Items listed in a dataset:
_ _ _ _ _
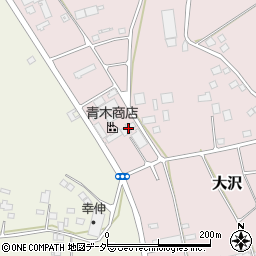 茨城県常総市大沢2012周辺の地図
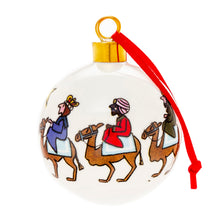 Nativity fine bone china bauble by Alison Gardiner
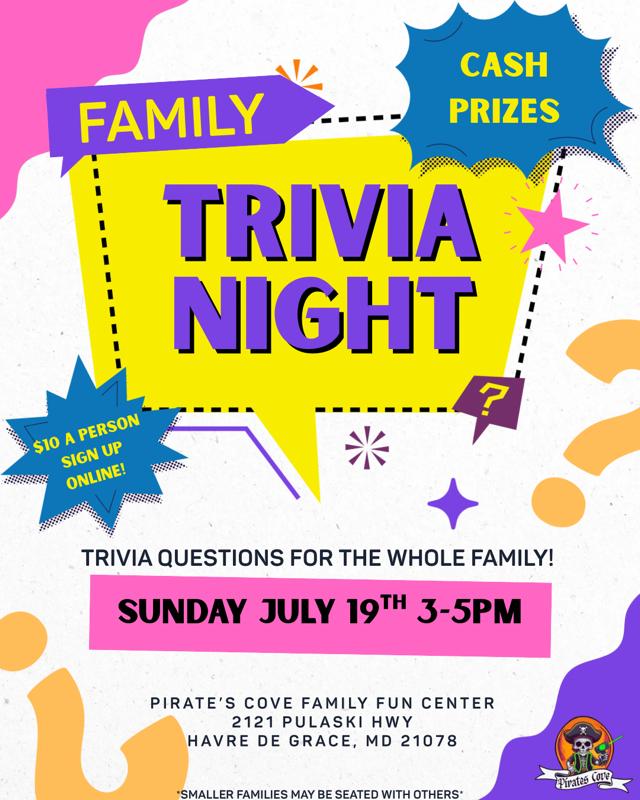 Pirates Cove Family Trivia Night
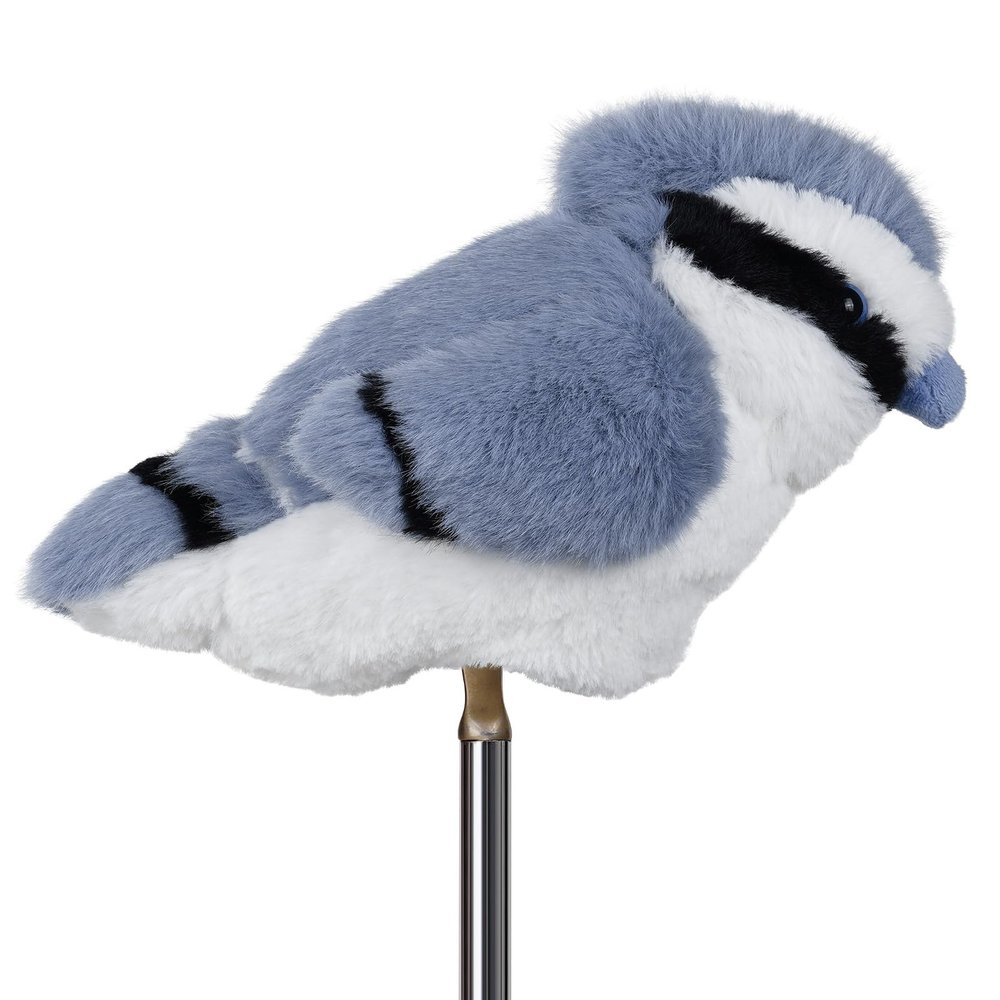 mytag Funny Putter Cover, Blue Jay Golf Blade Putter Head Covers, Animals Plush Golf Headcover Blue/White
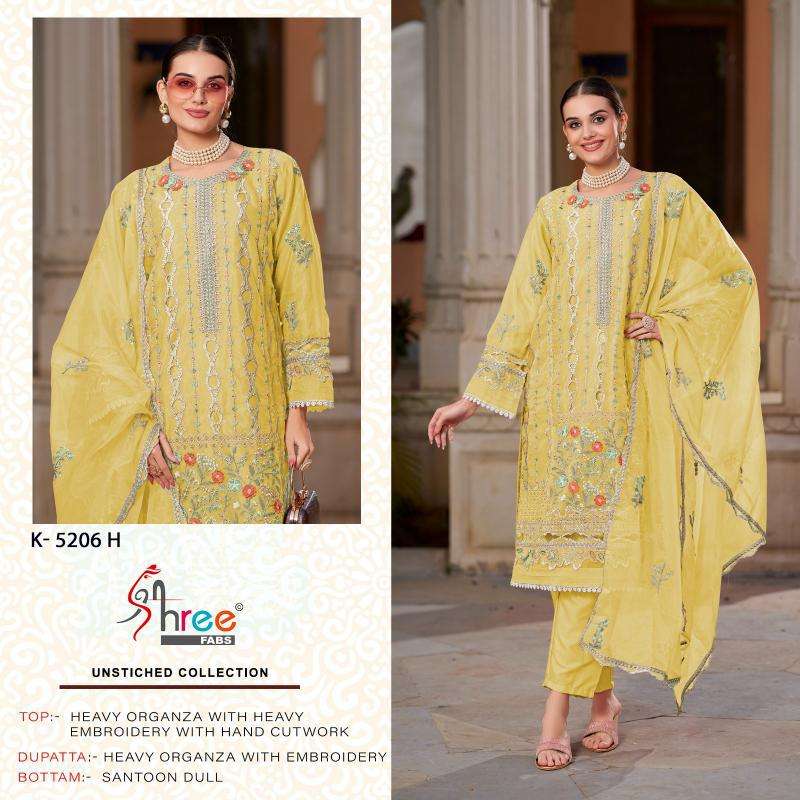 Shree Fabs K 5206 E To H salwar kameez ahmedabad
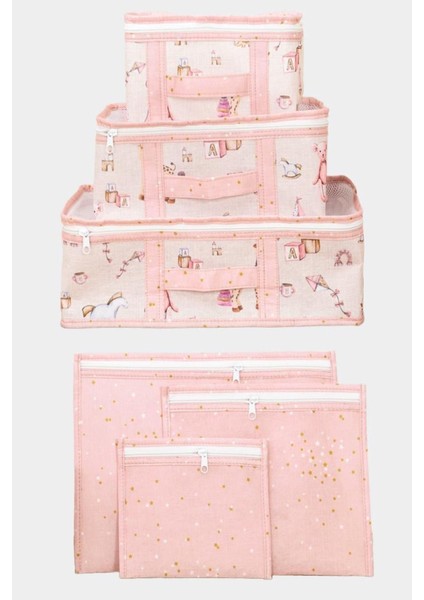 Baby 6 Lı Seyahat Seti Bebek Bakım Çantası Seyahat Bebek Hurcu Hastane Çıkışı Seti Bavul Düzenleyic fiyatları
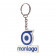 PORTE CLES PUBLICITAIRE SUR MESURE EN PVC SOUPLE 2D 'MISURA'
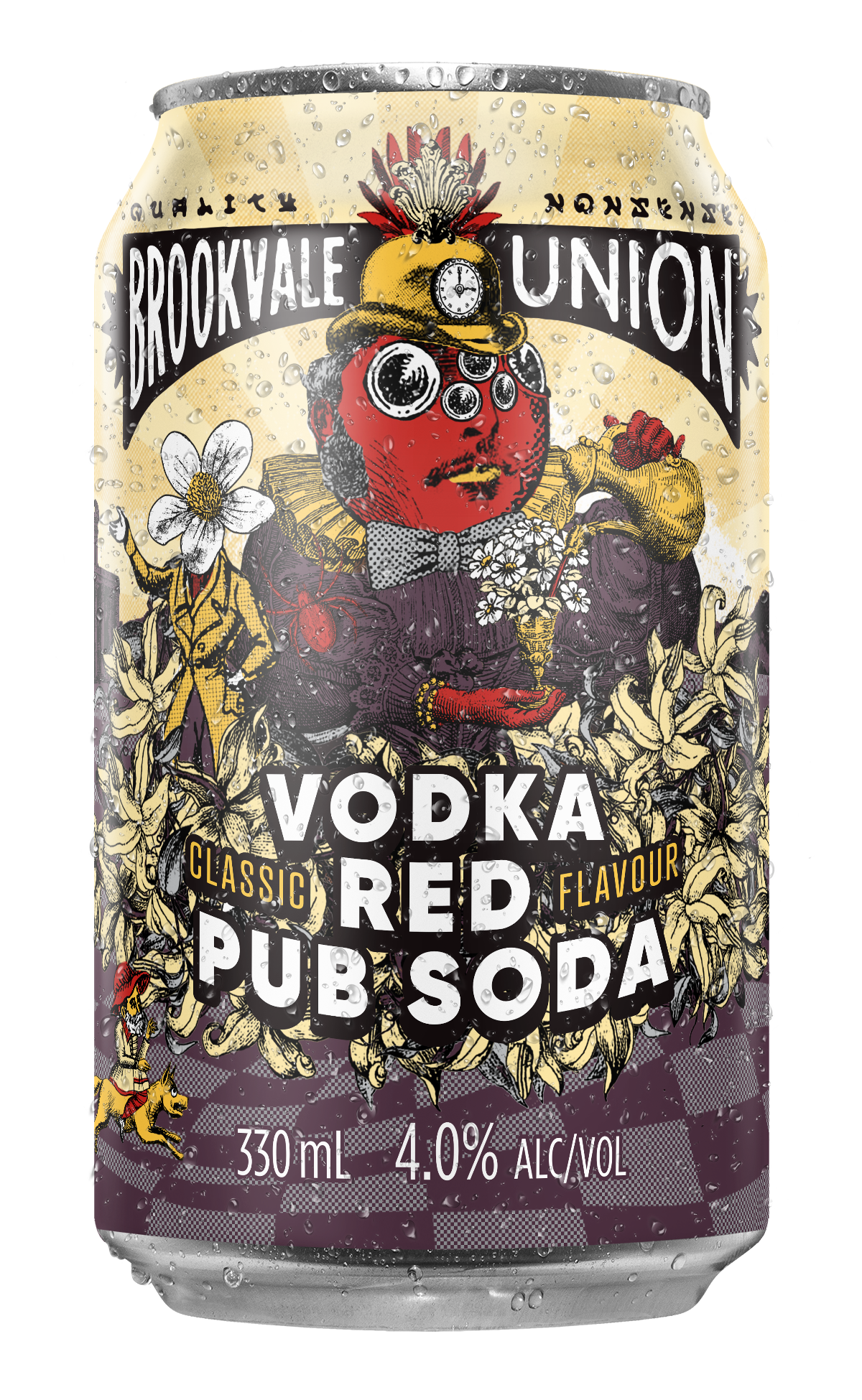 Vodka Red Pub Soda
_ _ _ _ _
_WHAT THE TASK REQUIRES_
Extract every one of the lines above word for word, keeping their order and omitting the pictures.

_TASK RESULT_
 茨城県常総市大沢2012周辺の地図
 Nativity fine bone china bauble by Alison Gardiner
 Pirates Cove Family Trivia Night
 mytag Funny Putter Cover, Blue Jay Golf Blade Putter Head Covers, Animals Plush Golf Headcover Blue/White
 Shree Fabs K 5206 E To H salwar kameez ahmedabad
 Baby 6 Lı Seyahat Seti Bebek Bakım Çantası Seyahat Bebek Hurcu Hastane Çıkışı Seti Bavul Düzenleyic fiyatları
 PORTE CLES PUBLICITAIRE SUR MESURE EN PVC SOUPLE 2D 'MISURA'
 Vodka Red Pub Soda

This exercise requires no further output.